For me, Pad Thai noodles are a staple order in every Thai restaurant that I visit. With each bite you can taste the sweetness of the tamarind mixed with palm sugar, the kick of the bird’s eye chilli and the salty flavor of the peanuts. It is, gastronomically, a perfectly balanced dish. Like most of my other recipes, it has taken me several experiments to come up with a recipe to tantalize my palette. The key, I figured, was in making my own tamarind sauce and of course, never following any recipe stringently.
The first step is making the tamarind sauce
- Tamarind Paste
- Palm or brown sugar
- Fish sauce
- Put the tamarind paste in water and bring to a boil and then simmer for about 15 minutes
- When the liquid starts to brown, take the tamarind seeds out and leave to cool.
- Once cooled, add the sugar and fish sauce and give it a good stir
- 1/2 pkt egg or rice noodles
- 2 tsp crushed garlic
- 1 shallot, diced
- 1/4 kg chicken, chopped
- 1 cup uncooked shrimps
- 2 eggs
- 1/4 cup tamarind sauce
- Pinch of red chilli powder
- Bird’s eye chilli (if you can stomach chillis)
- Spring onions
- Bean sprouts
- Peanuts, crushed slightly
- Boil the noodles in water for about 10 minutes. (Note: After disposing off the hot water, bathe the noodles in cold water. This prevents them from sticking together.)

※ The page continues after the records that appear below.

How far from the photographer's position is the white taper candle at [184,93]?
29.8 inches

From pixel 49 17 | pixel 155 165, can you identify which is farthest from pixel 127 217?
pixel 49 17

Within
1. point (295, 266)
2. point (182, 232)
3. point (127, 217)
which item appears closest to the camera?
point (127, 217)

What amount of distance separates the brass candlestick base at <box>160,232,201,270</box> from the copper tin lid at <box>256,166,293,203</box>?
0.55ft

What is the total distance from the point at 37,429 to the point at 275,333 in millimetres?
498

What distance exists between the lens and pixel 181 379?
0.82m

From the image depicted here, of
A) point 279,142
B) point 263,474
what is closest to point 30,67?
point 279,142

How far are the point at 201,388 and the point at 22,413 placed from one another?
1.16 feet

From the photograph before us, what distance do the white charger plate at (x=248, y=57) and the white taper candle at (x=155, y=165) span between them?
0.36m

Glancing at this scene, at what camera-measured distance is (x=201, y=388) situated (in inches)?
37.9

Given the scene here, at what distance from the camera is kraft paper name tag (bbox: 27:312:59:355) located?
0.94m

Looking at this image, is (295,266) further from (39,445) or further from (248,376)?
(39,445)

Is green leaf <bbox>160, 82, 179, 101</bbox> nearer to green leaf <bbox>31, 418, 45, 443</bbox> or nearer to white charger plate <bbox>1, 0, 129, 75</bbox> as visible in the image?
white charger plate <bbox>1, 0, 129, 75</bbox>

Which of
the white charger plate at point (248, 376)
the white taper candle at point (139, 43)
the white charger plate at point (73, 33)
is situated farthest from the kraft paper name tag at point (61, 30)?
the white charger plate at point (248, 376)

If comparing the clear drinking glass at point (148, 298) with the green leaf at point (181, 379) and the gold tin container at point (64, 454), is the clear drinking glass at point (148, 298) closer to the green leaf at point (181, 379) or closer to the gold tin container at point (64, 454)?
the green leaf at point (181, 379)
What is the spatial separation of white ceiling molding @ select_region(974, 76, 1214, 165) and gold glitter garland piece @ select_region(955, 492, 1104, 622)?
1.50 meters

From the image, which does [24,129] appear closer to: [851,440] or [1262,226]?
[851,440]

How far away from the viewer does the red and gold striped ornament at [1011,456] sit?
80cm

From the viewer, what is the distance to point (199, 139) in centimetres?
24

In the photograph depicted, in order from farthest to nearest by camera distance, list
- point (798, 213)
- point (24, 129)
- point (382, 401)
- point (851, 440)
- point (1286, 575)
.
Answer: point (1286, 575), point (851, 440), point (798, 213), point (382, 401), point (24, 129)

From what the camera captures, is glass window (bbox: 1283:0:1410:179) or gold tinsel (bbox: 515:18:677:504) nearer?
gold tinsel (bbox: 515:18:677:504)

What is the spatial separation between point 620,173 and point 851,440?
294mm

- In a wok, warm some oil, add garlic and shallots till lightly brown
- Add the chicken and shrimps and cook for about 3-4 minutes till tender
- Break the eggs in the wok and cook like scrambled eggs with the chicken and shrimps.
- Add the noodles and stir, making sure not to break the noodles.
- Pour in the tamarind sauce, chilli powder, salt, bean sprouts, spring onions and peanuts. Cook for a further 1-2 minutes. If you are daring enough to spice up the noodles, add a few chopped bird’s eye chilli.
- Plate up and garnish with more peanuts, coriander and lemons. Make sure the peanuts are not completely crushed, you don’t want lose the crunchy texture.
In under 15 minutes, you will be on your way to mastering Thai cuisine. It is a simple, yet delectable noodle dish. Your first bite will be sweet but the lasting flavor will be a kick of chilli. All the flavors synthesized in one easy meal. Pad Thai noodles is one of the national dishes of Thailand and pretty soon it will become the National dish of my kitchen.